Begin INPUT FOR THIS TASK
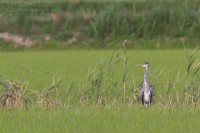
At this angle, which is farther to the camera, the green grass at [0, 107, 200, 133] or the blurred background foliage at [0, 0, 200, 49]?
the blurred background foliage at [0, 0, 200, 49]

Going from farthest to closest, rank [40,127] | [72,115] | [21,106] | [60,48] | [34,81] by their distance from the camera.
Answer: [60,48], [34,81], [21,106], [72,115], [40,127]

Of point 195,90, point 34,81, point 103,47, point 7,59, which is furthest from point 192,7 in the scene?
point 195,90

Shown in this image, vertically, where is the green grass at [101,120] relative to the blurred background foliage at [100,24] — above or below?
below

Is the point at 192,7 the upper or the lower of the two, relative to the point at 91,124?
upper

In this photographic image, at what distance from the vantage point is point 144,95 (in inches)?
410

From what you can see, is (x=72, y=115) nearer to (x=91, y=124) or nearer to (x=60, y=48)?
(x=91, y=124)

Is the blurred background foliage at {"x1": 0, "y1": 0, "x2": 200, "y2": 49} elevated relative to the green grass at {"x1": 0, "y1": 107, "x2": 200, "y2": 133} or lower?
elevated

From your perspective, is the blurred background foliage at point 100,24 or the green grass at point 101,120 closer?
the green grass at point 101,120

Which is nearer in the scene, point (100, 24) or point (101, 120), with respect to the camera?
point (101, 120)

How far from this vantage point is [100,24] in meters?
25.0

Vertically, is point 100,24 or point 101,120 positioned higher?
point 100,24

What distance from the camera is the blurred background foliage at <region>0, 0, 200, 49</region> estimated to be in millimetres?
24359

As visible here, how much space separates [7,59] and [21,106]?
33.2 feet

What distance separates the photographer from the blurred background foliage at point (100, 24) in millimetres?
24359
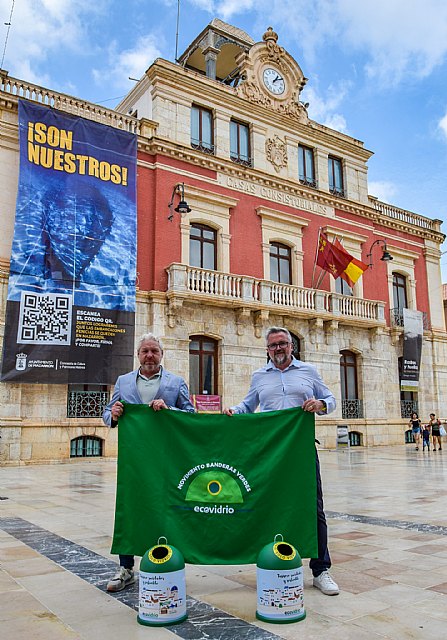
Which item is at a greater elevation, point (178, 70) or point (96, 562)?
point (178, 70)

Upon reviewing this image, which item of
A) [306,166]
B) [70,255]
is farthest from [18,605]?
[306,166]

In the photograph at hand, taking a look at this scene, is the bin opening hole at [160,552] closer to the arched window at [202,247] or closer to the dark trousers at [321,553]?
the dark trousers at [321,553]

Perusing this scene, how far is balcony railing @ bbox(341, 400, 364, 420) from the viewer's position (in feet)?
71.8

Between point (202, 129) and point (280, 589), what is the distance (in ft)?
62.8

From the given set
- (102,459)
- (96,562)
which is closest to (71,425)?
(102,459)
End INPUT FOR THIS TASK
■ OBJECTIVE
Return all of the records above verbatim, with the pictures omitted from your answer.

■ RESPONSE TO THIS TASK
At this angle, which is farther to the camera, the green grass at [0, 107, 200, 133] or the blurred background foliage at [0, 0, 200, 49]?
the blurred background foliage at [0, 0, 200, 49]

Going from farthest to closest, rank [40,127] | [72,115] | [21,106] | [60,48] | [34,81] by their distance from the camera.
Answer: [60,48], [34,81], [21,106], [72,115], [40,127]

Of point 195,90, point 34,81, point 103,47, point 7,59, which is furthest from point 192,7 in the scene?
point 195,90

Shown in this image, vertically, where is the green grass at [101,120] relative to the blurred background foliage at [100,24] — above or below?
below

Is the point at 192,7 the upper or the lower of the two, relative to the point at 91,124?
upper

In this photographic image, at what distance from the vantage point is point 144,95 (in inches)?
410

From what you can see, is (x=72, y=115) nearer to (x=91, y=124) or nearer to (x=60, y=48)?
(x=91, y=124)

Is the blurred background foliage at {"x1": 0, "y1": 0, "x2": 200, "y2": 49} elevated relative to the green grass at {"x1": 0, "y1": 107, "x2": 200, "y2": 133} or lower?
elevated

From your perspective, is the blurred background foliage at point 100,24 or the green grass at point 101,120 closer?
the green grass at point 101,120

Which is nearer in the scene, point (100, 24) or point (101, 120), with respect to the camera?
point (101, 120)

How far from this vantage point is [100,24] in meters?
25.0

Vertically, is point 100,24 or point 101,120 positioned higher?
point 100,24

What distance from the camera is the blurred background foliage at <region>0, 0, 200, 49</region> estimated to be in millimetres?
24359

As visible here, how much space separates [7,59] and [21,106]?
33.2 feet

What distance separates the photographer from the blurred background foliage at point (100, 24) in millimetres?
24359
Which item is at a greater elevation, point (178, 70) or point (96, 562)?
point (178, 70)

Upon reviewing this image, which item of
A) [306,166]
B) [70,255]
is farthest from [18,605]?
[306,166]

In the photograph at hand, taking a look at this scene, is the bin opening hole at [160,552] closer to the arched window at [202,247] or closer to the dark trousers at [321,553]?
the dark trousers at [321,553]

Perusing this scene, how far is balcony railing @ bbox(341, 400, 364, 420) from the viewer's position (in feet)?
71.8

Between point (202, 129) and point (280, 589), what is the distance (in ft)?
62.8

From the given set
- (102,459)
- (96,562)
which is closest to (71,425)?
(102,459)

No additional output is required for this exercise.